Start of Extract to read

Mental health issues rising


There’s no question that the pandemic has been difficult for everyone and has impacted mental health inordinately. 

At a time when mental health issues are increasing, the Castleton Wellness Center has been under the same pressure that many institutions are now, but still doing its best to provide care for students. 

Martha Coulter, the director of the Wellness Center, spoke about how much the pandemic has changed the way the Wellness Center operates. 

“It’s not something that any of us are really comfortable with – having a Wellness Center whose doors are closed. But the doors are only physically closed,” Coulter said. 

The Wellness Center is still holding nursing consultations and counseling sessions over Zoom, even making accommodations for on-campus students who don’t have access to a private room. 

Even though these sessions are happening over Zoom, counseling services are almost full right now, and getting close to requiring a waiting list. More students are accessing these services than last semester, making the participation numbers about even compared with past years that have been in-person, Coulter said. 

And it’s clear that these resources are needed. According to a survey sent out to first-year students enrolling at Castleton in 2020, 30% said they frequently felt overwhelmed by all they had to do, 35% frequently felt anxious, and 23% rated their mental health below average. 

This year, the Wellness Center added another intern to the usual list of five counselors, the most it has ever had. On top of this, the Wellness Center is working hard to provide support groups and other programs and training to students, faculty, and staff. 

On Mondays, they hold meetings for a small group of survivors of trauma who have committed to attending meetings for nine weeks. The group is full and has already begun meeting, but Coulter hopes that it will carry on every semester. 

On Tuesdays at 1 p.m., the center holds a drop-in support group, open to anyone, for support in dealing with grief and loss. 

The most recent addition is a program partnering with the Turning Point Center of Rutland, taking place on Mondays from 11 a.m. to 3 p.m., during which students, faculty, and staff can speak with a recovery coach about substance abuse issues – either for themself or for friends or family. 

The Wellness Task Force, headed by Associate Dean of Students Victoria Angis, helped to bring this resource to campus. Though it has been a fairly quiet semester for the task force – comprised of faculty, administrators, students, and people in the community – their focus has been on prioritizing mental health. 

“We’ve spent a lot of time this semester, and last semester, talking about mental health and how our students are struggling, and our faculty and staff are struggling, with similar problems of isolation,” Angis said.

End of Extract to read

• Work task A
Copy the mental health article word for word, from "On Mondays, they" up to and including "on every semester.".
• Work task B
Proceed with the mental health article, picking up after its final sentence.

Start of Record extracts

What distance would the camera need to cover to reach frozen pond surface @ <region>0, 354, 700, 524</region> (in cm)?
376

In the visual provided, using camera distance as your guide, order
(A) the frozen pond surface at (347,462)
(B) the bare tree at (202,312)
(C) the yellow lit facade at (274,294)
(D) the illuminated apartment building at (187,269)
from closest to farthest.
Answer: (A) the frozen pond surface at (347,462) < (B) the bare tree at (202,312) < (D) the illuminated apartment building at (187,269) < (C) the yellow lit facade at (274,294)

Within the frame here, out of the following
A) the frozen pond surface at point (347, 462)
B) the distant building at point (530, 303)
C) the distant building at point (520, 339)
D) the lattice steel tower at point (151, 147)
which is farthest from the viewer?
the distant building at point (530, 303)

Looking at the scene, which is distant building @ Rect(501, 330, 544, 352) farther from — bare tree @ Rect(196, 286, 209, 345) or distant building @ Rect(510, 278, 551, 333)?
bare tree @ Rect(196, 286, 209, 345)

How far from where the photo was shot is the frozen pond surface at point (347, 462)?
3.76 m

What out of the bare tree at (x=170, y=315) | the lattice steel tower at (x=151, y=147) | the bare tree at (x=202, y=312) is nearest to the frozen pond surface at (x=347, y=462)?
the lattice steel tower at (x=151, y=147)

End of Record extracts
Start of Record extracts

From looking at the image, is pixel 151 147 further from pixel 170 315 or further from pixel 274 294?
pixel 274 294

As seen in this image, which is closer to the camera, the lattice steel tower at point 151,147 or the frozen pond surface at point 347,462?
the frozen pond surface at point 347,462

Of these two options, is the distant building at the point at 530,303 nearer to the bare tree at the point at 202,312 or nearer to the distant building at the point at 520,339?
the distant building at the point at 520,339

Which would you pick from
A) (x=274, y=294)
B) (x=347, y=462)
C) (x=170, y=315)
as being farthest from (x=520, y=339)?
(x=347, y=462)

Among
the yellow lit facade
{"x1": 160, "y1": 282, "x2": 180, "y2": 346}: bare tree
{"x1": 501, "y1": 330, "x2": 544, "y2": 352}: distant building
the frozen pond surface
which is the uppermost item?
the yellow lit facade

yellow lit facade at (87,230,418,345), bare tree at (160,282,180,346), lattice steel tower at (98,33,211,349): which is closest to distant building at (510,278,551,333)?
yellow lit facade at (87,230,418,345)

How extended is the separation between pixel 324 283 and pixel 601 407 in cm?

End of Record extracts

• Expected output A
On Mondays, they hold meetings for a small group of survivors of trauma who have committed to attending meetings for nine weeks. The group is full and has already begun meeting, but Coulter hopes that it will carry on every semester.

• Expected output B
Angis continued to stress the toll that COVID has taken on everyone, and the steps that the task force and the Wellness Center have been taking to alleviate that. 

“As our numbers of students who have needs increase, we need to increase those service providers, and we were able to do that this year,” said Angis. “I have to applaud the Wellness Center – how they have been able to carry on despite COVID. They’re a really caring group of people and they’re doing the best they can.” 

Kayla Laurie, a third-year theatre arts major and one of two student members of the Wellness Task Force, commended the focus on mental health this year. 

“In the future it’d be really nice to sort of keep this ideology momentum that we’ve had throughout the pandemic of caring about students’ mental health, faculty and staff’s mental health,” Laurie said. “I don’t want that conversation to stop once we’re back to our normal lives.” 

Laurie and fellow student task force member Allison Andrade, provide the group with a very important perspective – that of a college student living through the pandemic. 

“At the beginning of last semester, faculty were like ‘oh I think it’s going great; I think my students are handling it really well,’ and it wasn’t until Allison and myself kind of said ‘we’re struggling, we are not okay, we need breaks,’ that they realized that point of view,” Laurie said. 

The task force is open to all students and, according to Angis, welcomes more students to join or to provide input or suggestions. 

Coulter also welcomes input from students regarding the Wellness Center. 

“If people have ideas about what they wish we could be doing, we hope that they’ll let us know. Email the Wellness Center or email or call me. We’re here to serve the community, that’s what we care about,” she said.